Caesb anuncia fim de racionamento de água em regiões do DF

 
Água na barragem de Santa Maria (Foto: Toninho Tavares/Agência Brasília)
Água na barragem de Santa Maria (Foto: Toninho Tavares/Agência Brasília)

Responsável pelo saneamento da capital federal, a Caesb informou neste domingo (25) que não há mais regiões afetadas pelo racionamento de água no Distrito Federal, que passou a entrar em vigor na sexta-feira (23). Segundo a companhia, as regiões de Sobradinho e Planaltina voltaram a ser abastecidas “em virtude do equilíbrio do sistema com as primeiras chuvas, a redução do consumo de água, a melhoria nos níveis das captações isoladas e as manobras técnicas realizadas diariamente”.

As duas áreas eram as últimas a ser afetadas pelas restrições de uso. A Caesb chegou a suspender o abastecimento em São Sebastião e Jardim Botânico. A situação foi normalizada na sexta, mesmo dia em que as medidas de racionamento passariam a valer.

“Para que o abastecimento continue normalizado em Brazlândia, Sobradinho, Planaltina, São Sebastião e Jardim Botânico, a Caesb reforça a importância do uso racional e adequado da água em todo o Distrito Federal”, informou a empresa.

O DF passa por um período de escassez hídrica que deixa as regiões em alerta.

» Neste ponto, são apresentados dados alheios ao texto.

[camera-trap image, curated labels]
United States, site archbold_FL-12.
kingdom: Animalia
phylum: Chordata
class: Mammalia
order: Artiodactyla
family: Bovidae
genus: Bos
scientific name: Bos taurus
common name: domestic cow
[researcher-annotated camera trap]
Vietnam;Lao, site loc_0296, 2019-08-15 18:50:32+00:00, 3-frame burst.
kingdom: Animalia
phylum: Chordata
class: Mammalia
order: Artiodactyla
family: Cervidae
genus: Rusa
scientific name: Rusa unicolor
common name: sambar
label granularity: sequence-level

São Sebastião, Jardim Botânico, Sobradinho I e II, Planaltina e Brazlândia dependem diretamente dos córregos, já que não são atendidas pelos reservatórios do Descoberto e de Santa Maria.

A Adasa afirma que existe um risco real de casas e comércios desses locais ficarem sem água nas torneiras, uma vez que o fluxo de água nos córregos está reduzido.

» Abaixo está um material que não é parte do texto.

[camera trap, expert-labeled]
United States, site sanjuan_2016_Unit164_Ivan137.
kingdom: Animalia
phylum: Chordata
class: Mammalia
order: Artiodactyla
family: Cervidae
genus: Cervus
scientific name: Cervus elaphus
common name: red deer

Estação de tratamento de água do Lago Sul, que abastece o Jardim Botânico e Mangueiral, no DF (Foto: Marco Peixoto/Caesb/Divulgação)
Estação de tratamento de água do Lago Sul, que abastece o Jardim Botânico e Mangueiral, no DF (Foto: Marco Peixoto/Caesb/Divulgação)

Racionamento
Frente à possibilidade de crise hídrica, a Adasa decidiu proibir a irrigação de jardins de postos de combustível e o uso de água nas limpezas de para-brisas feitas por frentistas. As novas regras começaram a valem na quarta-feira (21) e foram anunciadas após reunião entre representantes dos estabelecimentos e técnicos da instituição.

Os postos também tiveram que trocar maquinário. Atualmente, cada um dos 320 estabelecimentos da capital gasta em média mil litros de água por hora, número considerado alto pela Adasa.

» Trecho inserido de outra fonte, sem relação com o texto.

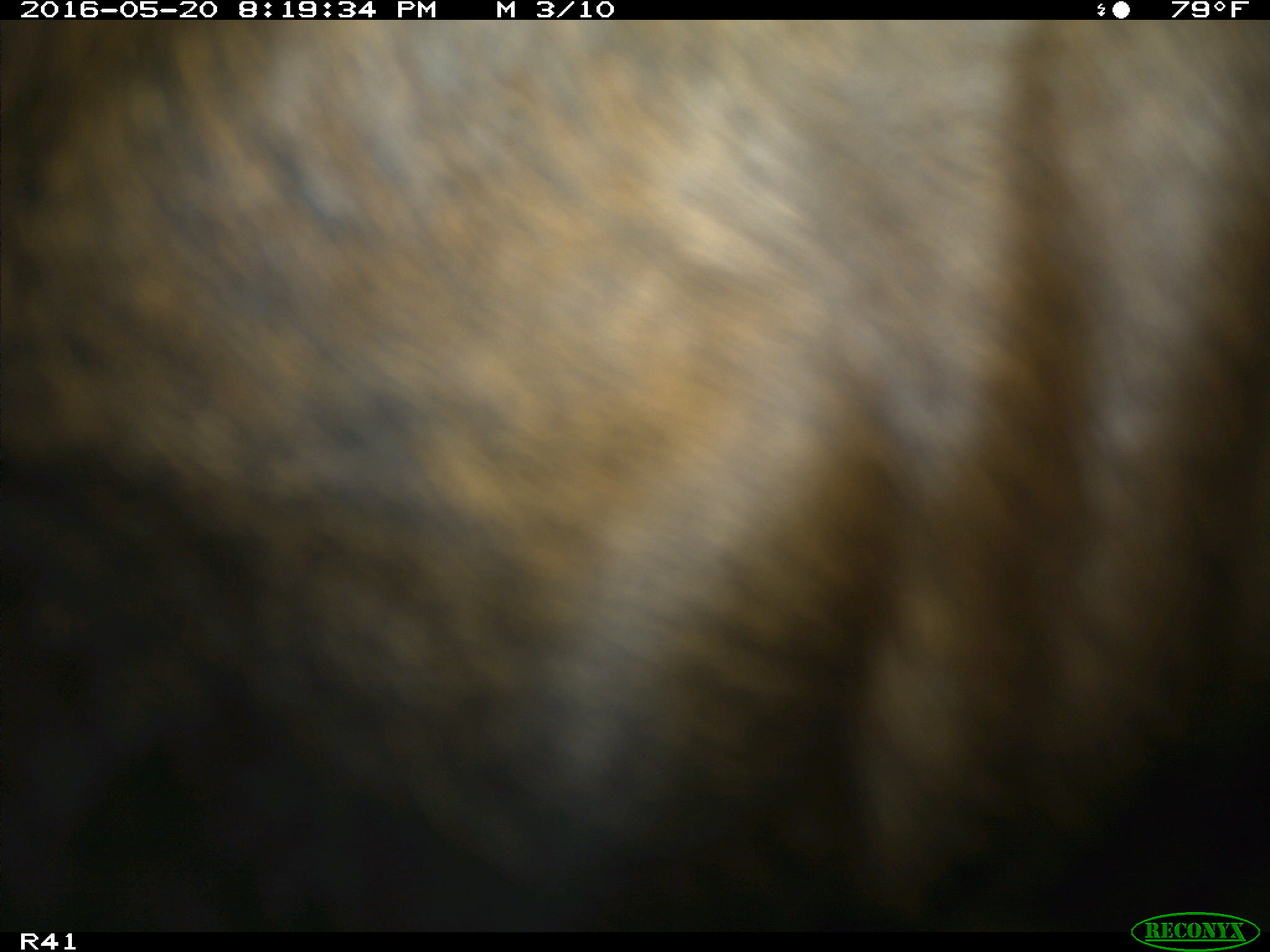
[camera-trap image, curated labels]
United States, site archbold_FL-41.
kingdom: Animalia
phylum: Chordata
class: Mammalia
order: Artiodactyla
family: Bovidae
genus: Bos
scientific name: Bos taurus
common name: domestic cow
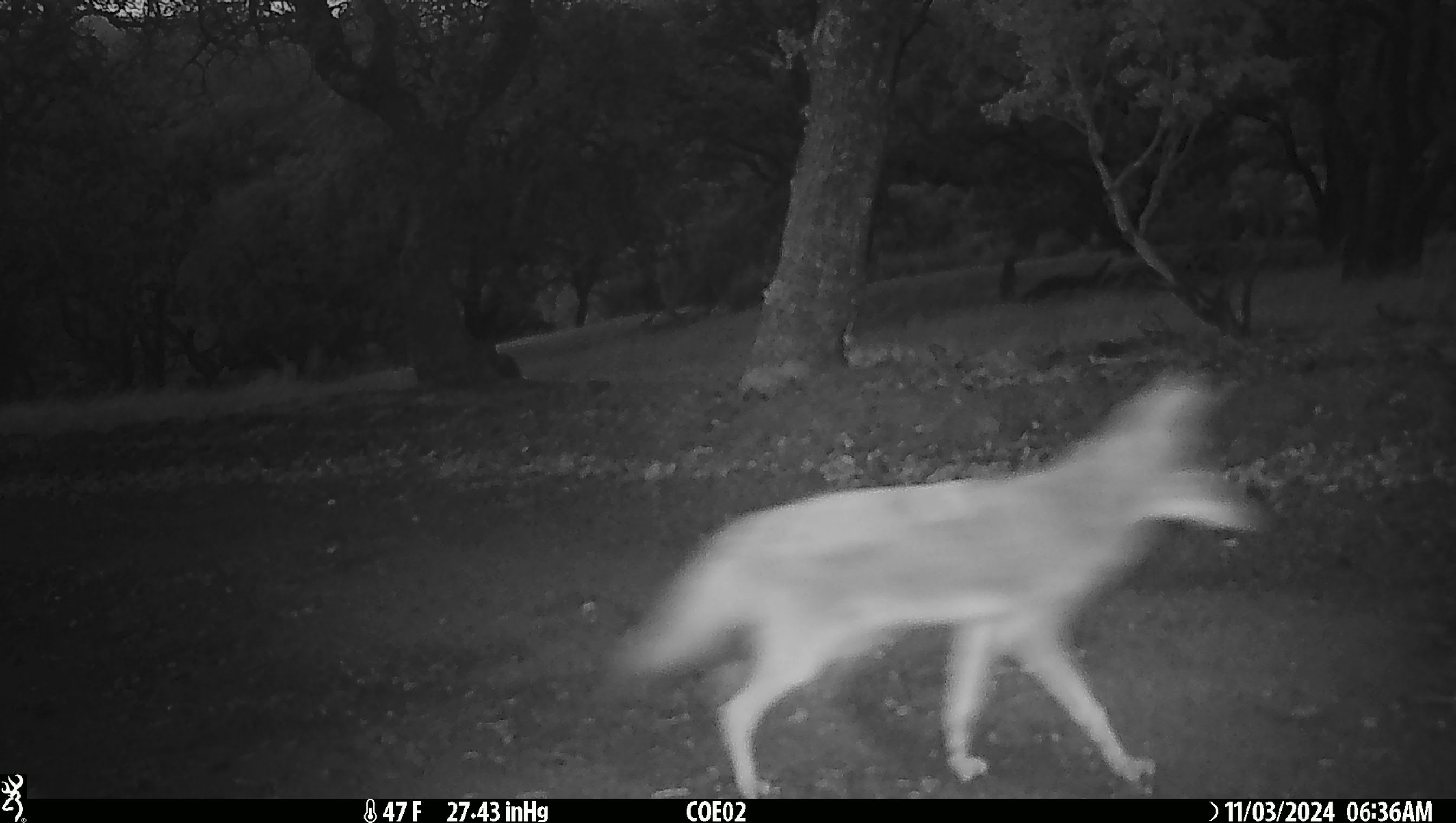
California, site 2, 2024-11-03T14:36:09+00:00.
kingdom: Animalia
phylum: Chordata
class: Mammalia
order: Carnivora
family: Canidae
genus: Canis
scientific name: Canis latrans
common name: coyote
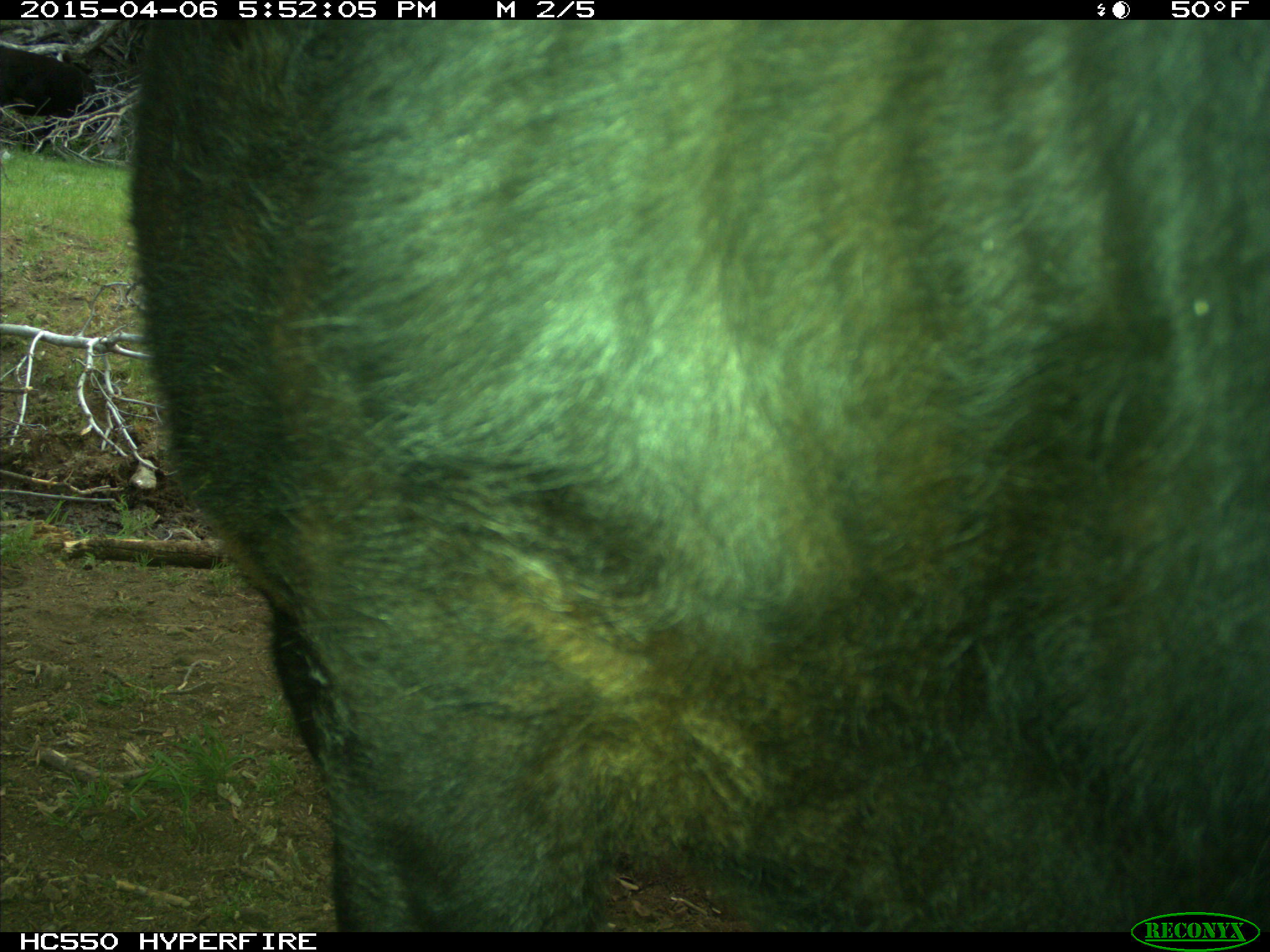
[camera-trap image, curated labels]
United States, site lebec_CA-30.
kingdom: Animalia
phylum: Chordata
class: Mammalia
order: Artiodactyla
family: Bovidae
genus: Bos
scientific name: Bos taurus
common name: domestic cow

A agência informou ainda que vai revisar as autorizações de motoristas de caminhões-pipa para a retirada do recurso em córregos que já tenham níveis baixos. Eles só poderão recarregar seus tanques nos córregos entre 6h e 14h. O intervalo servirá para que os mananciais d’água “descansem”. O horário foi sugerido pelos próprios motoristas.

Os caminhões serão usados pelo governo do DF para garantir a água em hospitais, postos de saúde, centros de diálise e UPAs das regiões citadas, durante a fase de racionamento. O Complexo Penitenciário da Papuda, em São Sebastião, também será abastecido por caminhões. O plano não prevê envio de caminhões às escolas dessas áreas.